:: Given exercise ::
Write the data below out exactly as it stands. Do not include the pictures.

:: Dataset records ::
● ● ● ●
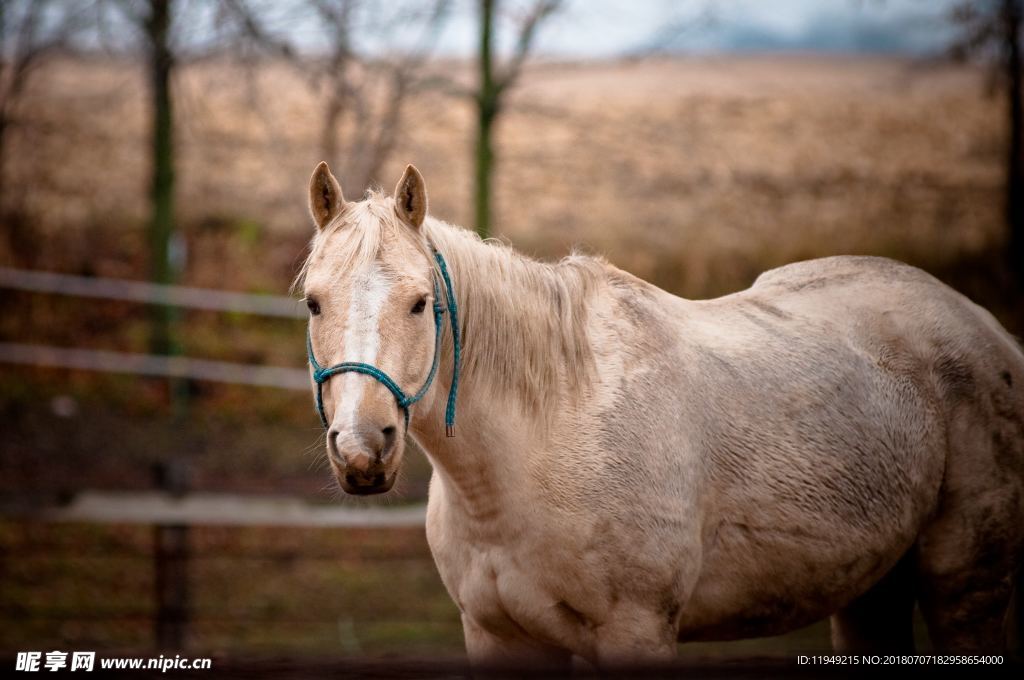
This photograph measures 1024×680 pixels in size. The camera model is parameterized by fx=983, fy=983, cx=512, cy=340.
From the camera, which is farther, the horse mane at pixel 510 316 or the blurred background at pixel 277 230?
the blurred background at pixel 277 230

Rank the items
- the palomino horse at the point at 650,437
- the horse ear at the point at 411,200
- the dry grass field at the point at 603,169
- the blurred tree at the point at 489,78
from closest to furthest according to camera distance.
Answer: the palomino horse at the point at 650,437 → the horse ear at the point at 411,200 → the blurred tree at the point at 489,78 → the dry grass field at the point at 603,169

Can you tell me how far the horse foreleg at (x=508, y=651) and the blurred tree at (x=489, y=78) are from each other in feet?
17.9

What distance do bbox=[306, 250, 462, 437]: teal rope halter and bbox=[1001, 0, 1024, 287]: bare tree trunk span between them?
827 centimetres

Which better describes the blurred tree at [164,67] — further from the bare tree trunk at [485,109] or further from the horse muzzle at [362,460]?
the horse muzzle at [362,460]

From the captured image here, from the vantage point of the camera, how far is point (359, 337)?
8.63 feet

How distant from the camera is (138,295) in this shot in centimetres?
985

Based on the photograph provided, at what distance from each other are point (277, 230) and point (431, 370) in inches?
388

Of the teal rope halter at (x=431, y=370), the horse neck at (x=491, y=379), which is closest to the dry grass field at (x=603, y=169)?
the horse neck at (x=491, y=379)

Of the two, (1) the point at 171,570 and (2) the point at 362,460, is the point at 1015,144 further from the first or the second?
(2) the point at 362,460

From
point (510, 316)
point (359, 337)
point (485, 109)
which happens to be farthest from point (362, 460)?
point (485, 109)

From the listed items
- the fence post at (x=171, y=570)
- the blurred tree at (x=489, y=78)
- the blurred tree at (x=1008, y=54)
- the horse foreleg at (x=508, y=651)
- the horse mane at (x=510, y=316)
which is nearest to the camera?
the horse mane at (x=510, y=316)

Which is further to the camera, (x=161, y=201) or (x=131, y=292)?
(x=131, y=292)

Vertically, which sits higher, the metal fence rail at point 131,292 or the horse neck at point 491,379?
the horse neck at point 491,379

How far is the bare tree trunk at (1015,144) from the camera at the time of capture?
927cm
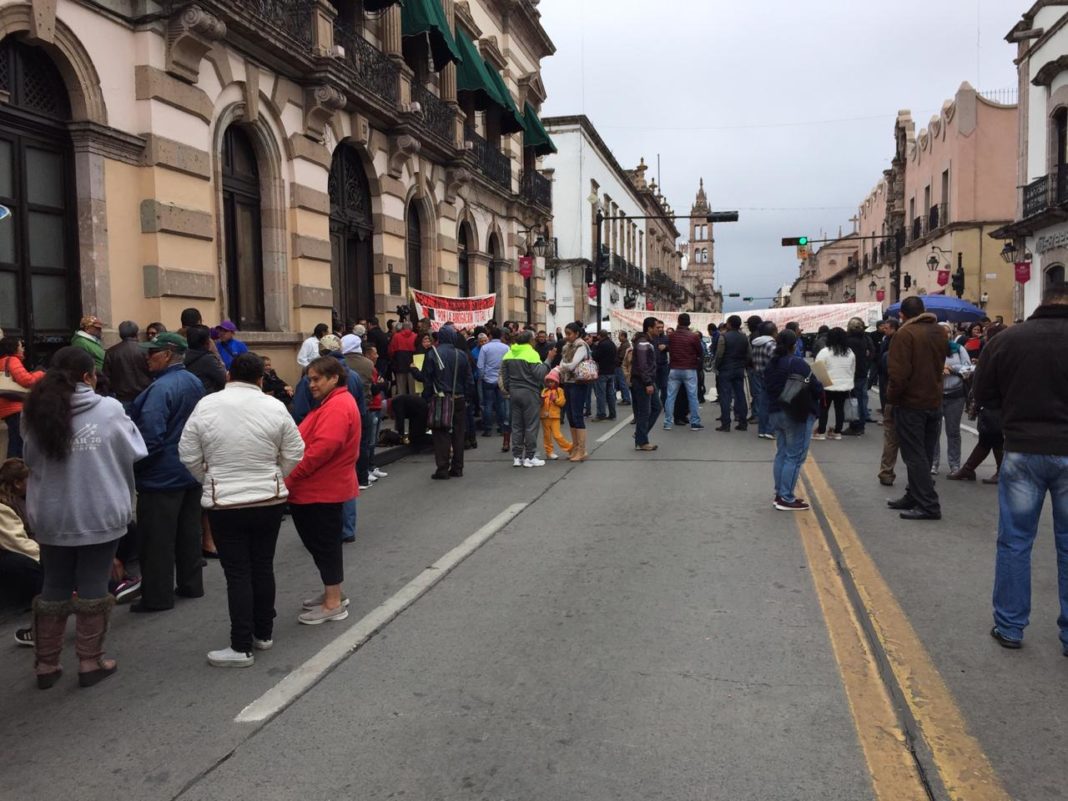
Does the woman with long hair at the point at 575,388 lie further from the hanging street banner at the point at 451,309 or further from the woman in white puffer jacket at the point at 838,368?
the hanging street banner at the point at 451,309

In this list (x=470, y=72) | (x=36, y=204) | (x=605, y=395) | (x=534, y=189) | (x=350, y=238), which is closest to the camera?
(x=36, y=204)

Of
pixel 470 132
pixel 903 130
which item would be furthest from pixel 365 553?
pixel 903 130

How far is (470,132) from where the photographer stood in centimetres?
2323

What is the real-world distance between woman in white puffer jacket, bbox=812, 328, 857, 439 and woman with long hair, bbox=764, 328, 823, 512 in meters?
4.56

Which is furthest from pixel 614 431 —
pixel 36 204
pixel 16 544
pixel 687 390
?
● ● ● ●
:: Completed task ::
This photograph measures 1024×680 pixels in size. The camera model is parameterized by fx=983, fy=983, cx=512, cy=340.
From the camera, which is farther, the horse mane at pixel 510 316 or the blurred background at pixel 277 230?
the blurred background at pixel 277 230

Rank the items
- the palomino horse at the point at 650,437
- the horse ear at the point at 411,200
- the dry grass field at the point at 603,169
- the blurred tree at the point at 489,78
from closest to furthest according to camera distance.
Answer: the palomino horse at the point at 650,437 → the horse ear at the point at 411,200 → the blurred tree at the point at 489,78 → the dry grass field at the point at 603,169

Can you tell me how far the horse foreleg at (x=508, y=651) and the blurred tree at (x=489, y=78) are from each other in feet?
17.9

What distance do bbox=[306, 250, 462, 437]: teal rope halter and bbox=[1001, 0, 1024, 287]: bare tree trunk span between them?
827 centimetres

Which better describes the blurred tree at [164,67] — further from the bare tree trunk at [485,109] or further from the horse muzzle at [362,460]?
the horse muzzle at [362,460]

From the captured image here, from the vantage point of the camera, how far is point (359, 337)?
8.63 feet

How distant from the camera is (138,295) in this shot in centimetres?
985

Based on the photograph provided, at what distance from each other are point (277, 230) and point (431, 370) in inches?
388

Of the teal rope halter at (x=431, y=370), the horse neck at (x=491, y=379), which is closest to the dry grass field at (x=603, y=169)?
the horse neck at (x=491, y=379)

Of the two, (1) the point at 171,570 and (2) the point at 362,460, is the point at 1015,144 further from the first or the second?
(2) the point at 362,460

From
point (510, 316)
point (359, 337)
point (485, 109)
which happens to be farthest from point (362, 460)?
point (485, 109)

From the listed items
- the fence post at (x=171, y=570)
- the blurred tree at (x=489, y=78)
- the blurred tree at (x=1008, y=54)
- the horse foreleg at (x=508, y=651)
- the horse mane at (x=510, y=316)
which is nearest to the camera?
the horse mane at (x=510, y=316)

Which is further to the camera, (x=161, y=201) or (x=131, y=292)?
(x=131, y=292)

Vertically, which sits higher, the metal fence rail at point 131,292 or the horse neck at point 491,379?
the horse neck at point 491,379

How far is the bare tree trunk at (1015,144) from the camera at the time of capture?
927cm
Does the woman with long hair at the point at 575,388 lie further from the hanging street banner at the point at 451,309 or further from the woman in white puffer jacket at the point at 838,368?
the hanging street banner at the point at 451,309

In this list (x=470, y=72) | (x=36, y=204) | (x=605, y=395) | (x=534, y=189) | (x=350, y=238), which is closest to the camera?
(x=36, y=204)

Of
pixel 470 132
pixel 903 130
which item would be furthest from pixel 365 553?
pixel 903 130

How far is (470,132) from where the photographer stood in centimetres?
2323

What is the real-world distance between woman in white puffer jacket, bbox=812, 328, 857, 439 and woman with long hair, bbox=764, 328, 823, 512 in meters?
4.56

Which is furthest from pixel 614 431 —
pixel 36 204
pixel 16 544
pixel 687 390
?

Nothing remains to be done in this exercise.